Tasks to complete
1: Retype the Blackbeard passage word for word, everything from "The sea-worn face" down to "ready to fire.".
2: Continue the account of Blackbeard at Ocracoke, picking up after its final sentence.
** start Source **
The day he died in a bloody battle off the coast of Ocracoke Island, the pirate Blackbeard bade his 13th wife a final farewell.
 
"Look for me in the afternoon," he told his bride. "You will hear the cannons firing. And the creatures of the sea will dance at your feet when I return."
 
Today, villagers swear they can still hear the volley of gunfire booming off Pamlico Sound. And as the sun rises over the misty inlet Blackbeard called home, they sometimes catch a glimpse of his masted ghost ship gliding through the silver water.
 
 
The pirate Blackbeard favored the mists of Ocracoke Inlet in North Carolina's Outer Banks so much he lost his head there
 
 
A triumphant British Royal Navy impaled the bloody trophy on the bowsprit of its sloop after the pirate's fiercest battle in November 1718.
 
The sea-worn face and flowing, black-as-night beard rotted there for weeks as an example to other bandits of the sea.
 
Blackbeard was the boldest pirate to infest the waters of Colonial America. His Jolly Roger flag displayed an eerie, horned skeleton holding fish bones in one hand and a spear in the other. A blood red heart dripped below its deadly blade.
 
The isolated barrier island was Blackbeard's most beloved hideout. Anchored close to shore, his crew could spot merchant ships cruising the coast without being spotted in return.
 
The pirate would braid his long, salty beard with brightly-colored ribbons and tuck slow-burning matches in the tangles, letting wisps of smoke curl around his face. He wore pistols, daggers and a cutlass in a belt about his waist. Across his chest he carried a sling that held six pistols primed, cocked and ready to fire.
 
He would rally his men and sail out on his ship, Queen Anne's Revenge, to plunder cargoes and slay crews.
 
But in 1718, Lt. Robert Maynard of the British Royal Navy took a fleet of sloops to Ocracoke and attacked the band of pirates off shore.
** end Source **
** start Source material **
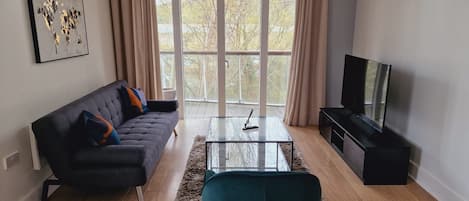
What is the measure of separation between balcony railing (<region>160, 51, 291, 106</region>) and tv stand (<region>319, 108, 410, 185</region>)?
5.15ft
** end Source material **
The replies
1:
The sea-worn face and flowing, black-as-night beard rotted there for weeks as an example to other bandits of the sea.
 
Blackbeard was the boldest pirate to infest the waters of Colonial America. His Jolly Roger flag displayed an eerie, horned skeleton holding fish bones in one hand and a spear in the other. A blood red heart dripped below its deadly blade.
 
The isolated barrier island was Blackbeard's most beloved hideout. Anchored close to shore, his crew could spot merchant ships cruising the coast without being spotted in return.
 
The pirate would braid his long, salty beard with brightly-colored ribbons and tuck slow-burning matches in the tangles, letting wisps of smoke curl around his face. He wore pistols, daggers and a cutlass in a belt about his waist. Across his chest he carried a sling that held six pistols primed, cocked and ready to fire.

2:
 
The legendary Blackbeard was shot 20 times--then beheaded.
 
But many say his spirit remains in the silvery waters of his inlet anchorage and today his name graces many shops and restaurants in the historic village of Ocracoke.
 
One legend holds that Blackbeard, who went by the alias Edward Teach, gave the island its name the morning of his death. Impatient for dawn, he supposedly bellowed "Oh Cock Crow!"
 
But the name more likely comes from the American Indian tribes that have inhabited the haunted beaches since the 1500s. No one knows what the name means.
 
The 16-mile long stretch of abandoned sand sits at the southernmost tip of the Cape Hatteras National Seashore, maintained by the National Park Service. The sparkling blue-green waters, warmed by the nearby Gulf Stream, wash a wild beach.
 
It's rare to see another soul wandering the lonely seashore.
 
At the end of the island is the little village of Ocracoke, which was incorporated in 1753.
 
Today, residents and visitors amble along on bicycles, shaded by crooked oak trees warped by the ocean winds. Cars are allowed, but they just don't seem to fit in on the quiet streets.
 
The village is packed with restaurants, shops, cottages and little motels.
 
Even in the middle of town in the middle of summer, the feeling of isolation from the rest of the world clings like sea spray.
 
Ocracoke is North Carolina's land's end. You can only get there by boat or by plane. And it's a 40-minute ferry ride from the closest land neighbor--Hatteras Island.
 
In summer, ferries chug across warm seas to Ocracoke day and night. Cackling seagulls follow, hoping for a free meal.
 
Once the ferry unloads, it's a 16-mile, sand-swept drive to the village. Great dunes covered in sea oats rise along either side of narrow State Highway 12, offering glimpses of the clear, turquoise water.
 
Along the way to town, visitors notice a pen the National Park Service maintains for the island's Banker ponies. The horses are likely descendants of those brought to the Outer Banks by English explorer Sir Walter Raleigh.
 
Today they live in a fenced pasture near the ocean where they once roamed wild.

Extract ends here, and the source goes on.